═════ EXCERPTED PASSAGE

MMA: Can Strikeforce Survive as an Independent League Without the Heavyweights?

Strikeforce’s Heavyweight Grand Prix Saturday is also a grand finale for the heavyweight division. Though there may be one more fight left in the league for the participants in the main event, Strikeforce is set to move on without a heavyweight division after that.

So, can Strikeforce really keep driving even while the wheels are falling off? Strikeforce CEO Scott Coker seems to think so.

Coker, who is one of just a handful of former executives still retained by Strikeforce after the takeover, is convinced that we’ll see Strikeforce on Showtime “for many years to come.” 

Coker also explained in the same recent Heavyweight Grand Prix conference call that the company has “a great relationship with Showtime.”  

Coker’s remarks focusing on the renewal of Strikeforce’s cable television deal with Showtime also belie the main reason why the UFC hasn’t completely consumed the brand just yet. 

The “business as usual” promises made by Zuffa President Dana White back in March 2011 seemed hollow from the start, and subsequent changes proved White’s words were pure hype.

Multiple moves made since the purchase transformed Strikeforce into an entity obviously being groomed for ultimate demolition. Still, the league hung on despite losing a slew of popular fighters to the UFC. 

Rather than take the structure down like one of those controlled explosions instantly reducing everything to dust, Zuffa seems to be taking their sweet time removing one brick at a time from Strikeforce’s foundation.

The bigger and bolder promotion that snatched up the second-tier fight club for a song is under a more intense microscope these days, and their past evisceration of PRIDE went a long way to taint the UFC’s image. Those scars are still fresh.

MMA fans might seem more ready, willing, and able to see Strikeforce lumped in with the UFC these days, but Zuffa’s brass is still slow playing this one.

Few people were privy to intimate details of the purchase agreement hatched to make the Zuffa/Strikeforce deal happen, but it’s probably a pretty safe bet that there was something in that contract to prevent a complete collapse of Strikeforce.

Additionally, there are some fringe benefits Zuffa enjoys by keeping the other fight club a going concern. For one, women’s MMA is starting to gain a foothold with fans, and keeping Strikeforce running allows Zuffa to be on the cutting edge of developing the women’s field.

Dana White‘s been outspoken about not wanting to add women to the UFC, and he’s taken some heat for that stance. Thanks to the dynamic fighting of women’s MMA sensation Ronda Rousey, White and Lorenzo Fertitta are coming around to the idea that girls really can fight. If they folded Strikeforce into the UFC completely, White would have to eat crow and let the ladies fight in the octagon. 

The Showtime exposure is also key, as indicated by Coker’s confidence in that partnership. Zuffa is trying to ensure that the sport of MMA continues to be seen as “the fastest growing sport in the world.” They even claim their own operation is “the fastest growing sports organization in the world.

So, keeping the Strikeforce train rolling down the tracks will keep a brand of mixed martial arts under the Zuffa label on a major cable network sharing the spotlight with boxing. The Showtime team also had their own independent media machine, which is a big plus for Zuffa, even though they still supplement that PR production and marketing on their own.

══════════

## EXERCISE SET
[A] In the Strikeforce article, when did Dana White make his "business as usual" promises?
[B] Transcribe the Strikeforce article between "MMA fans might" and "the women’s field.", inclusive.
The records have no connection to the Strikeforce article.

═════ MATERIAL SHOWN

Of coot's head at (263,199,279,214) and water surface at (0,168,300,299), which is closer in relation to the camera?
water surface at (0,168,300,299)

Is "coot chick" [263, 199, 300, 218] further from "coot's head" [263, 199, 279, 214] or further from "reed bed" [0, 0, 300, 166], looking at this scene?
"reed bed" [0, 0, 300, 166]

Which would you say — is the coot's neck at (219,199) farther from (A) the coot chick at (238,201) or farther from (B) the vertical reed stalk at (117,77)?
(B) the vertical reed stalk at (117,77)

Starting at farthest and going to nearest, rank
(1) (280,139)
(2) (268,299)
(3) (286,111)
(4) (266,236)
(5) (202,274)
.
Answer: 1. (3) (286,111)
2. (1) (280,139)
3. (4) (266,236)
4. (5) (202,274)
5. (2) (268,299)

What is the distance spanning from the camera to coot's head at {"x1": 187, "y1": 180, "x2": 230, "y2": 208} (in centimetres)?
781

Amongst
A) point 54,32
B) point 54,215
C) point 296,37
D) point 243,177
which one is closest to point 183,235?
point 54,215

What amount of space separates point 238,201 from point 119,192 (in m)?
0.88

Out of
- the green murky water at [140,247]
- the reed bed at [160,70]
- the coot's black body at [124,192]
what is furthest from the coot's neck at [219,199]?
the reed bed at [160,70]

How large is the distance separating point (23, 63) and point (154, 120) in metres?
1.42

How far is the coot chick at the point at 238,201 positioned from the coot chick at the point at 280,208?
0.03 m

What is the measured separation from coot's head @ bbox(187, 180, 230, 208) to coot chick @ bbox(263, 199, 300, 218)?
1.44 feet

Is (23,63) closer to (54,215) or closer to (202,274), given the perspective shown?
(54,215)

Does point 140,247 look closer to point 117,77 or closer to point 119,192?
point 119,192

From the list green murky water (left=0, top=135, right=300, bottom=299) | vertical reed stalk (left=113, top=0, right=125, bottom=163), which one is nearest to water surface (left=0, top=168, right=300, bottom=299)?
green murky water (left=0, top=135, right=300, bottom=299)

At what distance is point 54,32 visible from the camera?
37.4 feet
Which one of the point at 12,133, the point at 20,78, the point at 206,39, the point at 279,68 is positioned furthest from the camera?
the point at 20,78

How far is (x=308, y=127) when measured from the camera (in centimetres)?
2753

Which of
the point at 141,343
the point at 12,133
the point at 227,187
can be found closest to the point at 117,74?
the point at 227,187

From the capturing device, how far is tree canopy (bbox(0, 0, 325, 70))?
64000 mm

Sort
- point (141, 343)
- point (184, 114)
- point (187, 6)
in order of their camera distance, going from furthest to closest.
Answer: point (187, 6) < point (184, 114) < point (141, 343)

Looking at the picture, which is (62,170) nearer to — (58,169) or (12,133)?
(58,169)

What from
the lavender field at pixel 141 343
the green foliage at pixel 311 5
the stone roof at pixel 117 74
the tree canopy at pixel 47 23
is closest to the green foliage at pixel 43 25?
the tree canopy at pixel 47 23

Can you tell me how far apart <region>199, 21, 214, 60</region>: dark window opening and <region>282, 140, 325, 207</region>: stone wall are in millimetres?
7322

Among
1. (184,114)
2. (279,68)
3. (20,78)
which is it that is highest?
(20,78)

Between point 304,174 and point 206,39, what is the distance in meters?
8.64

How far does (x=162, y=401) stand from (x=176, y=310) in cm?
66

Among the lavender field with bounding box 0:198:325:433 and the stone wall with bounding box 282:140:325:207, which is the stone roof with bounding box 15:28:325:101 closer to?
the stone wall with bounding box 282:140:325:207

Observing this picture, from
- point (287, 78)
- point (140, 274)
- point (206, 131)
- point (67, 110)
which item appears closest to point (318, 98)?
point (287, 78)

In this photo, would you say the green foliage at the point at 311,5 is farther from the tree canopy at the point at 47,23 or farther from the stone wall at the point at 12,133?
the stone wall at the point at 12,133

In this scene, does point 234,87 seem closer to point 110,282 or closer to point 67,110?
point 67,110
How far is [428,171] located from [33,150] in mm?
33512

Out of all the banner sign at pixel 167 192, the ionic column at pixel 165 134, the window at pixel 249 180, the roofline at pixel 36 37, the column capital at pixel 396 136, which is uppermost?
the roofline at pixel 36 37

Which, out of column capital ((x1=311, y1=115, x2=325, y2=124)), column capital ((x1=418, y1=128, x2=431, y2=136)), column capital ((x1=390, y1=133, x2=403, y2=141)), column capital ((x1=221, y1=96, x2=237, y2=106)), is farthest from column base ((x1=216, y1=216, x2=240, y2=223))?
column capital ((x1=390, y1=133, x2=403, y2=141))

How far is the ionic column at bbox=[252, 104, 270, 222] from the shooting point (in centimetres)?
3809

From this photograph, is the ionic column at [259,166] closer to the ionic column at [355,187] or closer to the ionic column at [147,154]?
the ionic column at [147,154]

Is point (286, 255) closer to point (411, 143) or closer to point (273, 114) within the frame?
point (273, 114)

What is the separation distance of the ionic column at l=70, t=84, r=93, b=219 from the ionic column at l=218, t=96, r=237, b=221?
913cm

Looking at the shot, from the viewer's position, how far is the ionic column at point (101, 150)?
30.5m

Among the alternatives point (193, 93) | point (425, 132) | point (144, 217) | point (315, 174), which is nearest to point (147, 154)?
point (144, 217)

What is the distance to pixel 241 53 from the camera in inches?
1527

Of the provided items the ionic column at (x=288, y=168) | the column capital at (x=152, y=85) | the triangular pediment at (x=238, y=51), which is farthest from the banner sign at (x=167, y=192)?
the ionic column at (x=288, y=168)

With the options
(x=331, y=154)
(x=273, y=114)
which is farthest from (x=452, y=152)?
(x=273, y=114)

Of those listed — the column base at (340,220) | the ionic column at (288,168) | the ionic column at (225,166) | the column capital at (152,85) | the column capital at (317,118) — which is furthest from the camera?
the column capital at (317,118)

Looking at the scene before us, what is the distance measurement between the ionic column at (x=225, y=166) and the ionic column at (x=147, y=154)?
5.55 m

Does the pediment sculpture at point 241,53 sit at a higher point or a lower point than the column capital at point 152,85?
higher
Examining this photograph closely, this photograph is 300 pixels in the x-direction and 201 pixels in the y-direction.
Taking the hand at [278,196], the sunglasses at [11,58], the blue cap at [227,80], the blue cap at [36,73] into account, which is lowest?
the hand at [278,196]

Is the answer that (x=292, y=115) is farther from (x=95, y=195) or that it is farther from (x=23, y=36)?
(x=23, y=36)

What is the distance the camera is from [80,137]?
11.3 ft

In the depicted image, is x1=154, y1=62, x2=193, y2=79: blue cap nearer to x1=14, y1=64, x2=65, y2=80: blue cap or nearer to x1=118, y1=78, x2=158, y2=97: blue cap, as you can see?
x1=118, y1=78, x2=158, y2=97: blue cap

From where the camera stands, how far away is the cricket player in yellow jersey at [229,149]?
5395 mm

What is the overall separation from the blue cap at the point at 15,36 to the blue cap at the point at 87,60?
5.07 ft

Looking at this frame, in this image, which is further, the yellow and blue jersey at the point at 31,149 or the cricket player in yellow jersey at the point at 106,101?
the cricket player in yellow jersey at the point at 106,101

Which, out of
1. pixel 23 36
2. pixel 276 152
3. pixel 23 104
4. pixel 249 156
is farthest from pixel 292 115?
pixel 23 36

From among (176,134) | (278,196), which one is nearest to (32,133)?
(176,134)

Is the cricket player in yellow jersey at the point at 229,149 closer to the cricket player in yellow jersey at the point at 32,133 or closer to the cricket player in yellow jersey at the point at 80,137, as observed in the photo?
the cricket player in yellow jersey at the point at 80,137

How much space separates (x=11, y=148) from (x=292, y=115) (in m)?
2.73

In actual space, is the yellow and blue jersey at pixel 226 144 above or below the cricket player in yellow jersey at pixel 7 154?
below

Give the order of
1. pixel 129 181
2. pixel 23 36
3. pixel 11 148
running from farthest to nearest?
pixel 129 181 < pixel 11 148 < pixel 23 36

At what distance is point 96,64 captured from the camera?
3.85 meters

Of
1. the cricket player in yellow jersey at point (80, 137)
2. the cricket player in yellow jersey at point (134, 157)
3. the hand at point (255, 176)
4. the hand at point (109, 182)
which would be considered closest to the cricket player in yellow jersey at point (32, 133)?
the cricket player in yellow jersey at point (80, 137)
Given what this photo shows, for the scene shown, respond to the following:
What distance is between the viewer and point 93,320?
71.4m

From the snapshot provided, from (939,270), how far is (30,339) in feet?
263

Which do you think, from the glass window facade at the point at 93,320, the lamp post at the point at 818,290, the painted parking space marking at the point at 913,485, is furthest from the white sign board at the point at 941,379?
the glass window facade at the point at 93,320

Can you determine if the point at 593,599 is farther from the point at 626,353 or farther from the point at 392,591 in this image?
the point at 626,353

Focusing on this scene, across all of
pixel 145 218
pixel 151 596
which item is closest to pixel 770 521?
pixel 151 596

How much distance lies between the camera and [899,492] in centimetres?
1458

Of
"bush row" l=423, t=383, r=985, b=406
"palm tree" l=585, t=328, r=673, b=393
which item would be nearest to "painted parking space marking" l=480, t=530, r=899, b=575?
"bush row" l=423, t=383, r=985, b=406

══════════

## COMPLETED EXERCISE
[A] In March 2011.

[B]
MMA fans might seem more ready, willing, and able to see Strikeforce lumped in with the UFC these days, but Zuffa’s brass is still slow playing this one.

Few people were privy to intimate details of the purchase agreement hatched to make the Zuffa/Strikeforce deal happen, but it’s probably a pretty safe bet that there was something in that contract to prevent a complete collapse of Strikeforce.

Additionally, there are some fringe benefits Zuffa enjoys by keeping the other fight club a going concern. For one, women’s MMA is starting to gain a foothold with fans, and keeping Strikeforce running allows Zuffa to be on the cutting edge of developing the women’s field.